By the same token, Paris' abduction of Helen was a serious blow to Agamemnon, for it weakened Menelaus' claim on the Spartan throne (which was Helen's rather than his own). Agamemnon had to push hard for a punitive expedition on Troy, and it may have been, again, the influence of the Great King, rather than any vow, which gathered the feudal lords of Greece into the expeditio
n.
In the Iliad Agamemnon does not shine. His quarrel with Achilles, in which the Great King is entirely in the wrong, nearly wrecks the Greek cause, and on more than one occasion Homer (who is always respectful to him) shows him being deservedly corrected by others.
… Nestor shall apply
When Agamemnon is done, the oldest of the Greek leaders stands up to second his words:
With due observance of thy godlike seat,
Great Agamemnon, Nestor shall apply Thy latest words.
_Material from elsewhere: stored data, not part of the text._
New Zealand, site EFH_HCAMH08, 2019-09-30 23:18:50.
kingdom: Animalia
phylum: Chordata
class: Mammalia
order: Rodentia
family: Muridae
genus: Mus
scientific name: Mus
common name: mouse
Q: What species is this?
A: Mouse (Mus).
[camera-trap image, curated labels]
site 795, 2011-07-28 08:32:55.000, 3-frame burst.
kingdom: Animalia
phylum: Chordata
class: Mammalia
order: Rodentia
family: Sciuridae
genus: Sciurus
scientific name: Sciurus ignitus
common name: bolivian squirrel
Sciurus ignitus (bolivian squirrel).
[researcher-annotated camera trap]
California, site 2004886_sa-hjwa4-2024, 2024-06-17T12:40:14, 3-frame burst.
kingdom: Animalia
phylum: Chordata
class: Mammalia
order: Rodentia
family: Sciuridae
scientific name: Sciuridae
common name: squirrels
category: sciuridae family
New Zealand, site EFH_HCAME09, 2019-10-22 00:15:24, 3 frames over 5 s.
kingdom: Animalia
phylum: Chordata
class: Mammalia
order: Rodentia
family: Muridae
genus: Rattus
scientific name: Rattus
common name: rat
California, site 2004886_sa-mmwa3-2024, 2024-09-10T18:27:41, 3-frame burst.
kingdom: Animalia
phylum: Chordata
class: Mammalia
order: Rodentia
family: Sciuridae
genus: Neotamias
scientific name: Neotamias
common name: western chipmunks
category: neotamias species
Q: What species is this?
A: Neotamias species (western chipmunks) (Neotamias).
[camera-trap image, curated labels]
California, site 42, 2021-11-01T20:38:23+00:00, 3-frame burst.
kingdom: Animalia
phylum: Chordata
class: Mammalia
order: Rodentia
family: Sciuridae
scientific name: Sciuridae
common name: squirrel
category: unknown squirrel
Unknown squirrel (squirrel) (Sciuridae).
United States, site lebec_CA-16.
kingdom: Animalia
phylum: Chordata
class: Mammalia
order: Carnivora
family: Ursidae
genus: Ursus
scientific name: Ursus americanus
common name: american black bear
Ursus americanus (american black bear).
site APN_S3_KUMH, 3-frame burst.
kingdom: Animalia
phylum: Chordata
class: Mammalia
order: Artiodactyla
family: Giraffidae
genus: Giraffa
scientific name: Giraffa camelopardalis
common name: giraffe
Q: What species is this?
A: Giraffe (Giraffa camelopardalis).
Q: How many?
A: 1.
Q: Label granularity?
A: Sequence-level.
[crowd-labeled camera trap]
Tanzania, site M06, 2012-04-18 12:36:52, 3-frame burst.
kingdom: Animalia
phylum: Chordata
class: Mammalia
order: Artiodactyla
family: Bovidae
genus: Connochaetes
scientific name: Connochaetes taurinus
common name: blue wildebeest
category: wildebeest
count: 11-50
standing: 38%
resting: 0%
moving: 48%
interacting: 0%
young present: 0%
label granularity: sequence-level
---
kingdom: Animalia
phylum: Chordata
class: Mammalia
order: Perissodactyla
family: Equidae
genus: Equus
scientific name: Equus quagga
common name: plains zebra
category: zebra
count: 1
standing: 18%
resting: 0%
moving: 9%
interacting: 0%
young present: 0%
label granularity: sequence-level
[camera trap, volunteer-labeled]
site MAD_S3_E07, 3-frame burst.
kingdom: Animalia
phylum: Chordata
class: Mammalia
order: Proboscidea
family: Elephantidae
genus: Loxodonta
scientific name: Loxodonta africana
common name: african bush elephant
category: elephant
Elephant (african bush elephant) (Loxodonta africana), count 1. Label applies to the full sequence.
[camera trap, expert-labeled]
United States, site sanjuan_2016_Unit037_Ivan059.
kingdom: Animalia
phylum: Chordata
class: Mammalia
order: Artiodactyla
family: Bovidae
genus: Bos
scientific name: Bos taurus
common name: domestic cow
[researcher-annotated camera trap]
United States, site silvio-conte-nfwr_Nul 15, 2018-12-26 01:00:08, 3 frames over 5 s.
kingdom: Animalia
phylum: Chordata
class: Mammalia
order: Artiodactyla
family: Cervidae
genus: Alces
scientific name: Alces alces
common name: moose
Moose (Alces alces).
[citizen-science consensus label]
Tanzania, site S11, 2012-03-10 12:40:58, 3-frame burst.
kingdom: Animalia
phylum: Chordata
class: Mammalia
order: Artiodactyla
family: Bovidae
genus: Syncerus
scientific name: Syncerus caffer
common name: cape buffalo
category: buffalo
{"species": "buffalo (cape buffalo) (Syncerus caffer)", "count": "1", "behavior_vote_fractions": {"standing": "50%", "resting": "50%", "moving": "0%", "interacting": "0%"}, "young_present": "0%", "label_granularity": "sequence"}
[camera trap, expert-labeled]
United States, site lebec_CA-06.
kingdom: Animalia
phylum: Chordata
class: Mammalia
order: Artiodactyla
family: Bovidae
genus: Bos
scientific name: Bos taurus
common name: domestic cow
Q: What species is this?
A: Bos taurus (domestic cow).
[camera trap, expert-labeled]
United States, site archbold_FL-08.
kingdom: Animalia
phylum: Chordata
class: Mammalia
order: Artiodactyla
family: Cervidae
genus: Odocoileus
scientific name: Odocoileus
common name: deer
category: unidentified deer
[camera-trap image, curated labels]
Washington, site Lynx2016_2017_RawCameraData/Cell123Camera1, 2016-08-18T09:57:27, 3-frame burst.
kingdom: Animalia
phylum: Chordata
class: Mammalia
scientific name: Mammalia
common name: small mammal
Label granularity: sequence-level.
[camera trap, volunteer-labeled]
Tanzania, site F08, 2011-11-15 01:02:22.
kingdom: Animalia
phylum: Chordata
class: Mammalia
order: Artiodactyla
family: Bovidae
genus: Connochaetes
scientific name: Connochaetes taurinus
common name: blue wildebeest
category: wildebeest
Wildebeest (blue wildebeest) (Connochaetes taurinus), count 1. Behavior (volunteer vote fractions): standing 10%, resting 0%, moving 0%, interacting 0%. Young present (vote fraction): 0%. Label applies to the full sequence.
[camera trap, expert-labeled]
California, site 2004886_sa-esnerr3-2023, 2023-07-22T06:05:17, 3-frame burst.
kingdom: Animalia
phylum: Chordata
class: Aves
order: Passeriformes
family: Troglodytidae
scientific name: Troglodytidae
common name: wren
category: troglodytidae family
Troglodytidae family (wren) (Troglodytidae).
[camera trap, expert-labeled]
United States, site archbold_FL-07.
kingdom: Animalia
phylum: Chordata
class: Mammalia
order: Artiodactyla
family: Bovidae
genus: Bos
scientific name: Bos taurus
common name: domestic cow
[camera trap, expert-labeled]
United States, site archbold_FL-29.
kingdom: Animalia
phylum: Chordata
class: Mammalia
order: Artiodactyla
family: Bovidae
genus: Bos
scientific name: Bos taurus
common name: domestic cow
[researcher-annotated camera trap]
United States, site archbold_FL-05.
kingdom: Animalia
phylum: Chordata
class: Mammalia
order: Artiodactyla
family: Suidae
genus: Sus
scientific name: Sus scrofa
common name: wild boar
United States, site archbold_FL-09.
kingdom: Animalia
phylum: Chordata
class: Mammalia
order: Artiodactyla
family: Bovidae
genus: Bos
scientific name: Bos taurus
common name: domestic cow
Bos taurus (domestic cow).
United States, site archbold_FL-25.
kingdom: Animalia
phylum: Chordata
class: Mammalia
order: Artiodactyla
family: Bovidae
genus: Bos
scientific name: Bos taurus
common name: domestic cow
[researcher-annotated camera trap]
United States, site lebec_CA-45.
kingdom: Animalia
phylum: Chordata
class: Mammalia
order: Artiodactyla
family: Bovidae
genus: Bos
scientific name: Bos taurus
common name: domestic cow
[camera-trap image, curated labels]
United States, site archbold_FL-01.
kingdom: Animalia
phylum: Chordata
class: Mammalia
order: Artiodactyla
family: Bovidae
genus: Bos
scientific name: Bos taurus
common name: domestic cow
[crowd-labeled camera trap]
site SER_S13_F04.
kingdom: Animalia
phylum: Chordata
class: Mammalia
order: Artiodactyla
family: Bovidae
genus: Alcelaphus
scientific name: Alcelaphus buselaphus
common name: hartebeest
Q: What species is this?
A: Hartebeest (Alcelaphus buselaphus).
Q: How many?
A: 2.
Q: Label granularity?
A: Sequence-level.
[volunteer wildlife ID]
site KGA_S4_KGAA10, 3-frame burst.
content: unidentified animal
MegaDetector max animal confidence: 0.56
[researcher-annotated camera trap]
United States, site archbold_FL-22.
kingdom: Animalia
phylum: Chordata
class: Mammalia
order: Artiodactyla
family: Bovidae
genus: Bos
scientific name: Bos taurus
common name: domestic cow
—Act I, scene iii, lines 31-33
In the Iliad Nestor is active among the Greeks despite the fact that he is described as ruling over the third generation of subjects. Although he is so old, he survives to see Troy sacked. Then, ten years after the fall of that city, when the last of the Greek warriors returns home, Nestor is still alive and still ruling in his city of Pylos on the southwestern shore of Greece. Pylos, like Mycenae, was an important center in the time of the Trojan War, but faded away in later tunes. It left not even a village behind.
The frequent reference to Nestor's age made some of the Roman writers grant him two hundred years, but that is not really necessary. In the Mycenaean Age it is quite likely that the life expectancy would be no more than twenty-five to thirty years, and that few men would reach forty before violence or disease laid them low. If Nestor was seventy years old at the time of the play he would be ruling over the third generation of men, and even ten years after the fall of Troy, he would be only eighty.